All our patterns of behavior, inner and outer, including our thoughts, emotions, and our ways of interacting with people, taken as a whole form what we call our personality. Sometimes we may try to hide our real tendencies, to mask our personality. But the reality is that our personality itself is a mask, hiding our true I both from ourselves and from others. Our personality enthralls us, so convincing is it that this is who I am. Yet it is a distraction from our self, from the one who rightly could perceive and act and live our life. Instead we give power to our personality, to our familiar patterns of body, thought, and emotion. We let our personality run our life because we do not look any deeper to see beyond it. We do not even have a conception that there is anything deeper in us. It seems our personality is who we are.

Though we take all our patterns as a whole and call it personality, it is not a whole; it is just a bunch of parts, ways of thinking, feeling, and acting that are so familiar to us that we assume this amorphous collection is who we are. It spins an image, a self-image, which we label with our name and substitute for our real self. Some of these parts have ideals, while others wallow in base motivations. Many even conflict with each other: some parts love to eat, but others feel better when not overweight. So here we are living as our personality, as a mass of pre-programmed patterns, reactions, and contradictions. Its complexity hides its pre-determined nature. Nothing really new enters: this is how we have been, how we are now, and how we will be. That may be comforting, but it is also limiting.

One part of our personality is a story machine. It loves stories. It loves to hear stories, hence the popularity of movies, TV, and novels. It also loves to make up stories and tell them, particularly to ourselves. We have the story of our life, continuously unfolding. Our personality tells us the story of who it thinks we are, recounting our history, narrating our present, and foretelling our probable future. We hear this story over and over and believe it. We want to improve it. After all, it is our very own story. If we can improve the story, we improve ourselves. But we are not any story. We are not the presumed protagonist in the story of our life as told by our personality. That story stands between us and our life.

Another part of our personality is the judge and commentator, evaluating everything and everyone, including ourselves. We hear these judgments and believe we are the judge. We hear our inner comments and believe we are the commentator. But again, this is just the judging, commenting, ruminating machine of our personality. It is not who we are. This machine filters our perceptions and stands between us and our life.

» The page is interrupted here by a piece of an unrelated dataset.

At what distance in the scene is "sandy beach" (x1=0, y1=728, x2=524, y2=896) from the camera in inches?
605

So what then? How to find freedom in the midst of all this? First, we cannot rid ourselves of our personality, nor can we effectively reform it. Freedom on this level does not mean removing or changing our personality, it simply means not being taken by it, not having it drive our life, not believing it is who we are. Furthermore, our personality is a powerful mechanism, with a great deal of knowledge about our world built into it. The question is: does it use us or do we use it?

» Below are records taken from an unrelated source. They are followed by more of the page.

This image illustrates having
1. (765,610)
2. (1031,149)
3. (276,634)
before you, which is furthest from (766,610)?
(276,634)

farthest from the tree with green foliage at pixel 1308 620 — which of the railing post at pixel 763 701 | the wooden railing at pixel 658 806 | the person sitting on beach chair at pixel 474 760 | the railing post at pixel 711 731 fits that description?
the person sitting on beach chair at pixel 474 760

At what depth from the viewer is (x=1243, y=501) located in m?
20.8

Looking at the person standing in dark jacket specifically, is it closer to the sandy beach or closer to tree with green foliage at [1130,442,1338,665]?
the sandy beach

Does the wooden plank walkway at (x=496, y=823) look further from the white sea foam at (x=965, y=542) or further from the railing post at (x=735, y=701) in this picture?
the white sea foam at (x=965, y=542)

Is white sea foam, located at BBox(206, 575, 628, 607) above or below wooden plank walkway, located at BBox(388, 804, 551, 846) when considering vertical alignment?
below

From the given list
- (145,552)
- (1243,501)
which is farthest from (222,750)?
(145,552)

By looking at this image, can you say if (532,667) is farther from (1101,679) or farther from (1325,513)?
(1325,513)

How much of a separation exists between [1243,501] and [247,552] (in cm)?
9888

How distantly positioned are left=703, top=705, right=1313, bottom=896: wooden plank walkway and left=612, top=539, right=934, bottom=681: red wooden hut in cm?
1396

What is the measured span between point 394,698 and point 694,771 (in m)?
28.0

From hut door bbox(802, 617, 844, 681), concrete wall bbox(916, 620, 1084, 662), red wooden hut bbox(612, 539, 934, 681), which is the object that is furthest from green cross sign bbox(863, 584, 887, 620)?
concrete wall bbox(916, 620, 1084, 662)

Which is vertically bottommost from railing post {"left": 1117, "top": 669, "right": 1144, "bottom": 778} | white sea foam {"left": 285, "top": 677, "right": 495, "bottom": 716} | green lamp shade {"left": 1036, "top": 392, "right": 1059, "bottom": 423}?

If we fight it head on, we will not only lose the battle, we will also lose part of ourselves. In the end, we can only just be ourselves, we just allow our personality to produce its thoughts, emotions, reactions, speech, and actions, we allow it to spin our image, to tell us our story, to judge, comment, and ruminate. We relax and let it be and let ourselves be. We do not need to be wary of our personality, our image. But what we do need is to be awake, to be the one who notices, who sees all these happenings inside and outside of us. Then, when necessary, we are able to choose our actions rather than allowing them to be chosen for us by our personality patterns.

In the inner silence, beneath our thoughts and emotions, we can abide untouched by personality. Meditation shows us this still place in ourselves. Soaking in that, we become it. Afterward, as our personality returns full-force, we can be in it, we can be it, but without being only that. We have our thoughts. We have our emotions. We have our usual ways of acting. And all the while, we also have the stillness within us. All this coexists, but on different levels. On one level we are our personality, we are our self-image. At the same time, on a deeper level, we are the stillness within. This solves the problem of personality. We are it, but not only it. We can be our self, if we can be our whole self, which includes both the shallow and the deep, the mask and the one who wears it. We do not seek to destroy or overcome the shallow in us. Instead, we embrace it, we embrace ourselves with the compassionate arms of stillness.

For this week, be your personality and be the cognizant stillness behind it.